Now there are a lot of things that can be blamed on Christians, but can we really hang Mud Bugs around their blessed necks?
It's hard to see how, given all the shifting that's been going on. Mud Bugs--the name is slang for crawfish--was a restaurant of Cajun delicacies, just as Voodoo was before it. And to that end it proffered mediocre jambalaya and étoufée, plus a host of dreadful entrants including fried Louisiana alligator and crawfish patties, the latter so soft and mushy they threatened to leak.
That's why it's no surprise Mud Bugs underwent another shift, dropping its lunch service and most of its Cajun specialties and subbing them with "bayou burgers," poppers (cheese-filled fried peppers), chicken sandwiches and po boys. Cheese fries, too.
Gumbo has been retained, a thin broth with emaciated shrimp (the only shellfish parcels we could positively identify), rice and weak, dry sausage. The broth had a bit of a pepper flavor, but little else was embraceable.
Bayou burgers are anchored with half-pound patties slipped between a coarse-grained bun to keep the frilled lettuce, tomato, onion and pickle slices company. The charred bayou burgers are thick, and they wink at tastiness, but the patties are stiff and dry and very gray, even if you order them with middles of pink.
Po boy combo, a hoagie spilling over with fried crawdad keisters, shrimp and catfish planks, wasn't slathered with a compelling sauce, or anything for that matter. Instead it came with little paper ramekins of mayonnaise and mustard--more Iowa church picnic than rabble-rousing Cajun. Taste-wise the seafood was adequate: The shrimp were tasty, the tails sweet and the catfish flaky and earthy. Texture-wise it slipped miserably. The fried coatings were sopped and flabby; the fish was mushy.

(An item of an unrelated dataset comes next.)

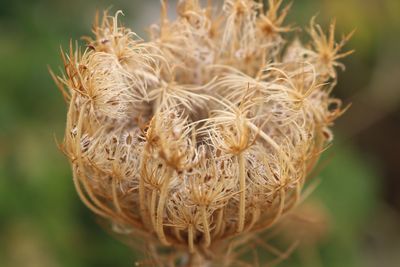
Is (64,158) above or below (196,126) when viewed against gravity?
below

Red beans and rice was thin and runny and almost void of flavor save for a wisp of smoke, and the Cajun chicken sandwich, a bright orange breast patty reposing on the same bun that held the bayou burger, was a knot of dried, stiff poultry fiber. Was this Chik-fil-A jerky that didn't get a chance to finish?
Yet it's quite possible it really is those pesky Christians and not the food that's keeping this mud flat desolate. For if the House of Voodoo moniker didn't drive them away, the décor certainly would. Sure, it has harmless pedestrian distractions such as countless televisions and a stage where live music is played every Friday and Saturday night. But it has frivolous impieties as well. The room is washed in purple and illuminated with black lights. Crawdads and lobsters are stapled to the rafters. Little shrine areas hold dripping candles. Beads dangle everywhere.
Skulls are painted on the banquette dividers. Skulls and crossbones hang from the walls along with sinister masks, totems and crude crosses. Gator heads, jaws open, teeth nicely flaunted, are on posts throughout the dining room. There's even a small gift shop selling much of the same junk that's on the walls plus an American flag rendered in Christmas lights and angel figurines.
It's difficult to pinpoint what can save this place from another incarnation, but maybe there are clues buried in the décor. Off to one side of the stage next to the bar is a cozily decorated recess with a highly polished, well-tailored dining room table, a homey departure from the rest of the place. A placard indicates this little model home setting is Mud Bugs' chef's table. A simple substitution of "chef's" with "last supper" might bring in some of the voodoo-phobic and get this bug out of the mud.